The wild brook babbling down the mountain-side,
The lowing herd, the sheepfold's simple bell,
The pipe of early shepherd, dim descried
In the lone valley, echoing far and wide
The clamorous horn along the cliffs above!
The hollow murmur of the oceantide,
The hum of bees, the linnet's lay of love,

And the full choir that wakes the universal grove".
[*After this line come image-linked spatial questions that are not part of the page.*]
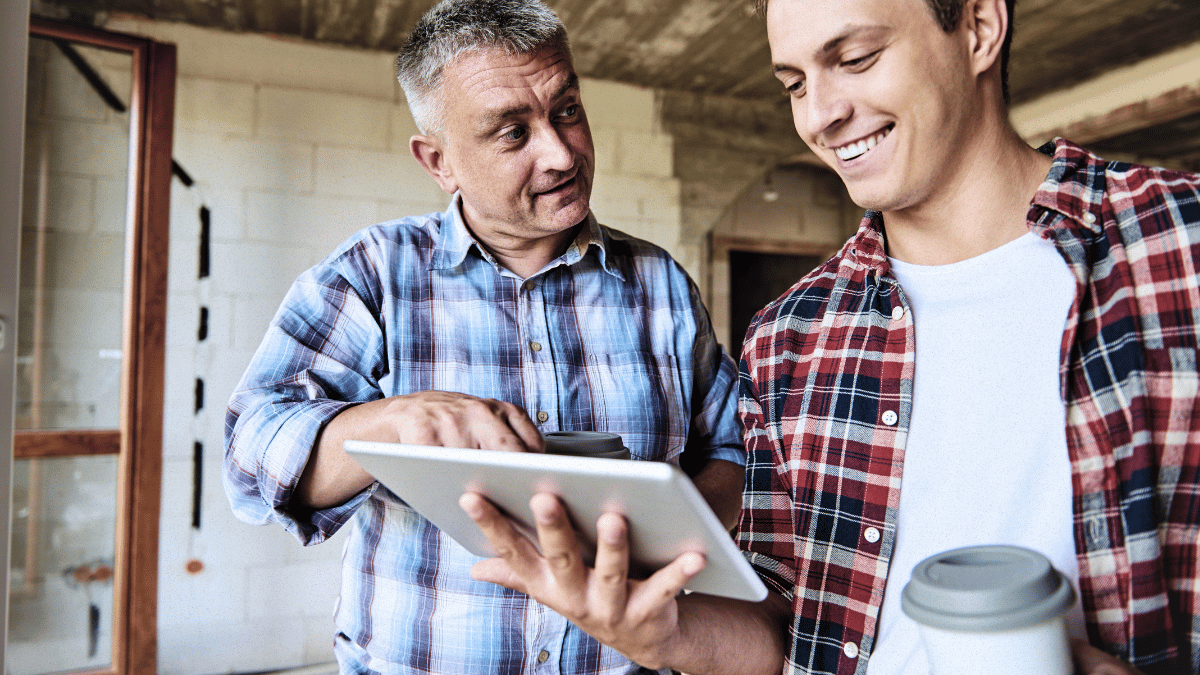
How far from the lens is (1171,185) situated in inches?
38.9

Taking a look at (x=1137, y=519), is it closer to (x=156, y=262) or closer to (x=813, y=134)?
(x=813, y=134)

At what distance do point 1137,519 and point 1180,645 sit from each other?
162 mm

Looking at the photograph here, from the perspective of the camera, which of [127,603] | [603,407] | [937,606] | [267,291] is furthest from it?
[267,291]

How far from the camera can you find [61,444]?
3.10 meters

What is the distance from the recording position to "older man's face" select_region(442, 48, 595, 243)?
57.0 inches

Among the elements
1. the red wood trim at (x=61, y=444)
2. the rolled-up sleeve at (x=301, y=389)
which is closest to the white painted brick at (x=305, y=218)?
the red wood trim at (x=61, y=444)

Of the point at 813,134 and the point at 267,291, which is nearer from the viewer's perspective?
the point at 813,134

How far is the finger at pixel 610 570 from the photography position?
779 millimetres

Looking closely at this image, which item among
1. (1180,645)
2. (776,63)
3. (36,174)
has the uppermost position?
(36,174)

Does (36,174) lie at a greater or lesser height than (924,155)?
greater

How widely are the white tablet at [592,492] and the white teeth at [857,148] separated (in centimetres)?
60

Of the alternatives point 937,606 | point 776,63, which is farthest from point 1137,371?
point 776,63

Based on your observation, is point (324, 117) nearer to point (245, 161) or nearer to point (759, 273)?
point (245, 161)

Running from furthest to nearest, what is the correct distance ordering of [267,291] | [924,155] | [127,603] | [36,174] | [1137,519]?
1. [267,291]
2. [36,174]
3. [127,603]
4. [924,155]
5. [1137,519]
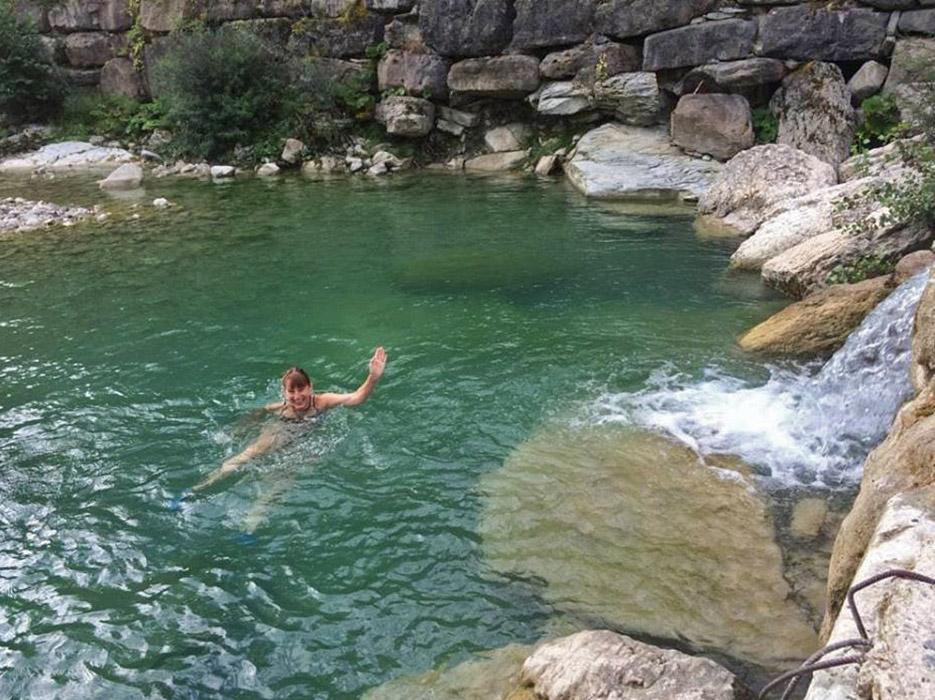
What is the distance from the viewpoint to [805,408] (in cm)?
695

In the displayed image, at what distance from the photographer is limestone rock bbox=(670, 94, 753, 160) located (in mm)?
16672

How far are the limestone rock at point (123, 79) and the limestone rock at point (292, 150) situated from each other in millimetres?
7202

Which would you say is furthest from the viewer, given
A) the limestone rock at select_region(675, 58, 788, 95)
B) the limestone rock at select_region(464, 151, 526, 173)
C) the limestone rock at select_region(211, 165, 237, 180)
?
the limestone rock at select_region(211, 165, 237, 180)

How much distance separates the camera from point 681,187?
1583 cm

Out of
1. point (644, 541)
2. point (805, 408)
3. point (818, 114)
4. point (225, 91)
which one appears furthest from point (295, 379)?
point (225, 91)

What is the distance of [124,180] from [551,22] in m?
11.3

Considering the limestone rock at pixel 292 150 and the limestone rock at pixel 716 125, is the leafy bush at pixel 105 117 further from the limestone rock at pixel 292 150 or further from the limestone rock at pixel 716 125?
the limestone rock at pixel 716 125

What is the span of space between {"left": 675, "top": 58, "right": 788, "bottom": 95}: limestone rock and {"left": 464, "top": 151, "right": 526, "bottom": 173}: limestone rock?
15.5ft

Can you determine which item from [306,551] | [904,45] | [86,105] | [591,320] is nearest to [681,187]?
[904,45]

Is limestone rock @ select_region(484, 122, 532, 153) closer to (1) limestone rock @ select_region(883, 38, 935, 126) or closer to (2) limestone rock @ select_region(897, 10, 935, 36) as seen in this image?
(1) limestone rock @ select_region(883, 38, 935, 126)

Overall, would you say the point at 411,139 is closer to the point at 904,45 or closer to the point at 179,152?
the point at 179,152

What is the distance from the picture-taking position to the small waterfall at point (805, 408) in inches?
247

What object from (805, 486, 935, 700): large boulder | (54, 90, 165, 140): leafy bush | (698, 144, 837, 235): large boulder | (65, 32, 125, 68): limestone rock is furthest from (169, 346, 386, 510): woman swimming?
(65, 32, 125, 68): limestone rock

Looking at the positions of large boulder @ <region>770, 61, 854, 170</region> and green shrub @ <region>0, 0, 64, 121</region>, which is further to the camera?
green shrub @ <region>0, 0, 64, 121</region>
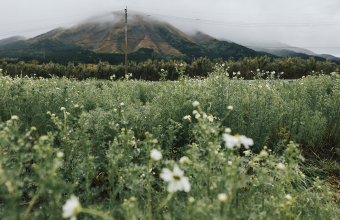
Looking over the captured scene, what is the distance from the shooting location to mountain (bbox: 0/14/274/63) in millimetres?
96125

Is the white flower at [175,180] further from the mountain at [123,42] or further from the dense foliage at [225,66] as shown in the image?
the mountain at [123,42]

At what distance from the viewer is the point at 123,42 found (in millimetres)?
138250

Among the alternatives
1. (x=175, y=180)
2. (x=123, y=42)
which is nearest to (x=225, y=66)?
(x=175, y=180)

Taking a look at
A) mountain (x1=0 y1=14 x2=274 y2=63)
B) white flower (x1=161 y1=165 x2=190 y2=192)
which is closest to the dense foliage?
white flower (x1=161 y1=165 x2=190 y2=192)

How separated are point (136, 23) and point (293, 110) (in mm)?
193144

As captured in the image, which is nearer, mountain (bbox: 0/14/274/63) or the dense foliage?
the dense foliage

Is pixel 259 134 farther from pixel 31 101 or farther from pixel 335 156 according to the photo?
pixel 31 101

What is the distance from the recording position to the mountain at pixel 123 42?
3784 inches

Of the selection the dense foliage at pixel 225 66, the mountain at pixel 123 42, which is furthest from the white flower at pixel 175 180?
the mountain at pixel 123 42

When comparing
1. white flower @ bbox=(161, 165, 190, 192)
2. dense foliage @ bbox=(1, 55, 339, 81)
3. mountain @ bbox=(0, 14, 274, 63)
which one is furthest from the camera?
mountain @ bbox=(0, 14, 274, 63)

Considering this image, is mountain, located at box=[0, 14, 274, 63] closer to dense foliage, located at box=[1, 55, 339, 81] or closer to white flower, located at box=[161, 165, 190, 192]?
dense foliage, located at box=[1, 55, 339, 81]

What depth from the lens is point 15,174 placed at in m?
0.86

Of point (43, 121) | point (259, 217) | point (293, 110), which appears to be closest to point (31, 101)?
point (43, 121)

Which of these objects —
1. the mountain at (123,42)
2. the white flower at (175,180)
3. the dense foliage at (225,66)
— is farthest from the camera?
the mountain at (123,42)
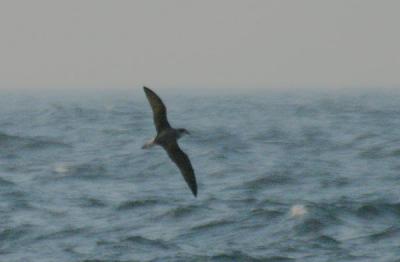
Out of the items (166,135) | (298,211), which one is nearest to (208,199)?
(298,211)

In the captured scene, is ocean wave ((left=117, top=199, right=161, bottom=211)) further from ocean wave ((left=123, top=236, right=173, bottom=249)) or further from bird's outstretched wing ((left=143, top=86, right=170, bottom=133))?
bird's outstretched wing ((left=143, top=86, right=170, bottom=133))

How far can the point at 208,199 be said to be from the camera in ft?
119

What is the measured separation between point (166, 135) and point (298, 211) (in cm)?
1534

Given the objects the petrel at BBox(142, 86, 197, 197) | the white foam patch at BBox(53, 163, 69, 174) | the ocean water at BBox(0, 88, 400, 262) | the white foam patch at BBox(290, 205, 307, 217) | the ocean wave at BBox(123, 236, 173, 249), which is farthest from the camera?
the white foam patch at BBox(53, 163, 69, 174)

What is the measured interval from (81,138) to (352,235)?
3821cm

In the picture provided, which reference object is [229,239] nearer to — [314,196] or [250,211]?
[250,211]

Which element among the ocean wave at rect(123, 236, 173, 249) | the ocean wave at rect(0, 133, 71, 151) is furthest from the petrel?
the ocean wave at rect(0, 133, 71, 151)

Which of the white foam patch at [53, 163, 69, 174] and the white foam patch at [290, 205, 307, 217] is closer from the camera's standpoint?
the white foam patch at [290, 205, 307, 217]

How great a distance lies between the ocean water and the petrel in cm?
818

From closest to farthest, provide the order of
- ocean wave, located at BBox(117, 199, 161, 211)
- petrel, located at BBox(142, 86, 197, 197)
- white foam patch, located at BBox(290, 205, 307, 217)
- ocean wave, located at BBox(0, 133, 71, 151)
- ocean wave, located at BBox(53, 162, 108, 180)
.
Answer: petrel, located at BBox(142, 86, 197, 197) → white foam patch, located at BBox(290, 205, 307, 217) → ocean wave, located at BBox(117, 199, 161, 211) → ocean wave, located at BBox(53, 162, 108, 180) → ocean wave, located at BBox(0, 133, 71, 151)

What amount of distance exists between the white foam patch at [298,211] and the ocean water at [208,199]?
7 cm

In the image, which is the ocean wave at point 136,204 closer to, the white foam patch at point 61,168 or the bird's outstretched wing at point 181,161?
the white foam patch at point 61,168

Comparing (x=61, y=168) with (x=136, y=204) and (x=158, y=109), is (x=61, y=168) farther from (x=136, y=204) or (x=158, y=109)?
(x=158, y=109)

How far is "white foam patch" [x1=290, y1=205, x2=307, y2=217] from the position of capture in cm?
3194
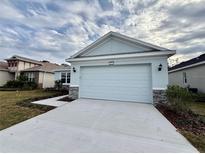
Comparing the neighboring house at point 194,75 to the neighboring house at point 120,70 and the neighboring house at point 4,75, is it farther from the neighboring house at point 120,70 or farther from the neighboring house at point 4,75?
the neighboring house at point 4,75

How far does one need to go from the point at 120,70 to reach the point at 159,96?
3088 millimetres

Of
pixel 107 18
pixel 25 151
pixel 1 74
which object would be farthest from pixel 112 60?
pixel 1 74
His other poems are echoes of Gray or Collins, Odes to

Peace and Hope, full of personified abstractions, Retirement in short-lined stanzas, The Triumph of Melancholy, The Judgment of Paris an Elegy, all in the verse and style of Gray's Elegy, another Elegy in the heroic couplet, and an invective against Churchill in the same, one or two fables in Gay's octosyllabic verse, and a translation of Virgil's Eclogues in the verse and style of Pope.

Section 18.

I. It was out of the Gothic revival that he grew; he often speaks of his "Gothic lyre". So too did Gray, in spite of his perpetual appeal to classical precedent, affiliate to the new renaissance. He addressed an academic audience, as so many poets of this period did, in place of the audience of London coffee-house critics that Dryden and Pope had appealed to. He lived all his literary life in Cambridge, the only breaks being a long Continental journey with Horace Walpole early in youth (1739-1741), a trip into Scotland in 1765, and one to the English lakes in 1769. And this life he spent in reading, at first classics, but afterwards history, travel, science, philosophy, and modern literature, and in writing the few poems that he has left. It was the academic standard that was in his mind whenever he put pen to paper, and that is ever conservative; if it reaches beyond the studies of the universities, it is only as far as the literature of the vanishing age. Dryden and Pope were thus bound to fetter the imagination of Gray.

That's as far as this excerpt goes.